A Study Combining Ibrutinib With Rituximab, Cyclophosphamide, Doxorubicin, Vincristine, and Prednisone in Patients With CD20-Positive B-Cell Non Hodgkin Lymphoma

A Phase 1b Study Combining Ibrutinib With Rituximab, Cyclophosphamide, Doxorubicin, Vincristine, and Prednisone (R-CHOP) in Subjects With CD20-Positive B-Cell Non Hodgkin Lymphoma (NHL)

The purpose of this study is to identify if, and at what dose, ibrutinib may be administered with R-CHOP (rituximab, cyclophosphamide, doxorubicin, vincristine, and prednisone) and to document responses of this combination in patients with newly diagnosed diffuse large B-cell lymphoma (DLBCL).

Study Overview

• Status: Completed
• Conditions: CD20-positive B-cell Non-Hodgkin Lymphoma
• Intervention / Treatment: Drug: Part 1, Cohort 1; Drug: Part 1, Cohort 2; Drug: Part 1, Cohort 3; Drug: Part 2, Cohort 1; Drug: Part 2, Cohort 2

Detailed Description

This is an open-label (individuals will know the identity of study treatments), dose escalation study to establish the recommended dose of ibrutinib combined with standard R-CHOP (rituximab, cyclophosphamide, doxorubicin, vincristine, and prednisone) in approximately 33 adults with CD20-positive B-cell non-Hodgkin lymphoma (NHL) for whom R-CHOP is an appropriate therapy.

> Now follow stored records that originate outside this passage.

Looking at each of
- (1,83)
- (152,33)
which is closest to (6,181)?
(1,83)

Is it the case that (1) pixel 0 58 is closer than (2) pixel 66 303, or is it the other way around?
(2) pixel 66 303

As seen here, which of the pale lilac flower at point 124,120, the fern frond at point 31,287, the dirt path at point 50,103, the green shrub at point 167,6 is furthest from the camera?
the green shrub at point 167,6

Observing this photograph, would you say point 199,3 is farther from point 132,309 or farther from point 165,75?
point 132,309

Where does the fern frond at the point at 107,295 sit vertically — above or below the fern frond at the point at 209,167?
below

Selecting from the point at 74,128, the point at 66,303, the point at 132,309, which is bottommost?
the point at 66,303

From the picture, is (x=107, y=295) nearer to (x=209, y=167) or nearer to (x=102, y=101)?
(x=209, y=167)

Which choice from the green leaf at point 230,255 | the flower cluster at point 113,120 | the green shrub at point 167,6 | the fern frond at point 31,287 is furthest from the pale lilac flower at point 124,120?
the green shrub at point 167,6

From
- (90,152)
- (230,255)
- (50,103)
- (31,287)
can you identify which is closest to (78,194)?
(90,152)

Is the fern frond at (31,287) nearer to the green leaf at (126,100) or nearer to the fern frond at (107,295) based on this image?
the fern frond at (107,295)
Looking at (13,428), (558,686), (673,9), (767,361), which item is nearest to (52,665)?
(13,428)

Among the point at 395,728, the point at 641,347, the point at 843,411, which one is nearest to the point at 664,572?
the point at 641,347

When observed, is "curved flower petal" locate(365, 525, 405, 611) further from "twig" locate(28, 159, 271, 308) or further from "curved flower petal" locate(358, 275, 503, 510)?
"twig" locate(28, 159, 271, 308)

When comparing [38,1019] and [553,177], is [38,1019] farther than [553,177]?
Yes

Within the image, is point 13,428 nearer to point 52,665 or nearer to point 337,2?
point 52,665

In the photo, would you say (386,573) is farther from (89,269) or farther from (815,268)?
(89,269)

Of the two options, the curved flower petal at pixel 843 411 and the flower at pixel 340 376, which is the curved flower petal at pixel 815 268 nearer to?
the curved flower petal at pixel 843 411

There will be 3 periods of the study: a pretreatment (screening) period of up to 28 days before enrollment; an open-label treatment period (up to 6 cycles of ibrutinib and R-CHOP; ending at the end-of-treatment visit); and a posttreatment follow-up period until the end of study (maximum of up to 1 year after the last patient has completed the end-of-treatment visit). There are 2 parts to the study (dose escalation [Part 1] and expansion [Part 2]). During the dose escalation period, the "3+3" design will be applied and approximately 18 patients with CD20 positive B cell NHL (diffuse large B-cell lymphoma [DLBCL], mantle cell lymphoma [MCL], and follicular lymphoma [FL]) may be enrolled. Patients will be assigned to cohorts of increasing oral daily doses of ibrutinib (280, 420, and 560 mg) administered in combination with R-CHOP. The maximum tolerated dose (MTD), assessed in Cycle 1 (dose-limiting toxicity [DLT] period), is defined as the highest dose of the combination regimen at which <=33% of patients experience DLT. Baseline and follow-up electrocardiograms will be performed throughout the study. A Study Evaluation Team will review all available data upon completion of the first cycle for all patients at each dose cohort to determine DLTs, if dose escalation is acceptable, and subsequently will determine the recommended Phase 2 dose. Once the recommended Phase 2 dose is determined, approximately 15 patients with newly diagnosed DLBCL will be entered into the expansion cohort at the dose level selected to further assess the safety, pharmacokinetics, pharmacodynamics, pharmacogenomics, and activity of the combination. Patients whose disease has not progressed at the end of Cycle 1 will continue to receive ibrutinib and R CHOP up to a maximum of 6 cycles. During the posttreatment follow-up period, long term safety, survival status, disease progression, and subsequent antilymphoma therapy will be collected. The study will end 1 year after the last patient has completed the end of treatment visit.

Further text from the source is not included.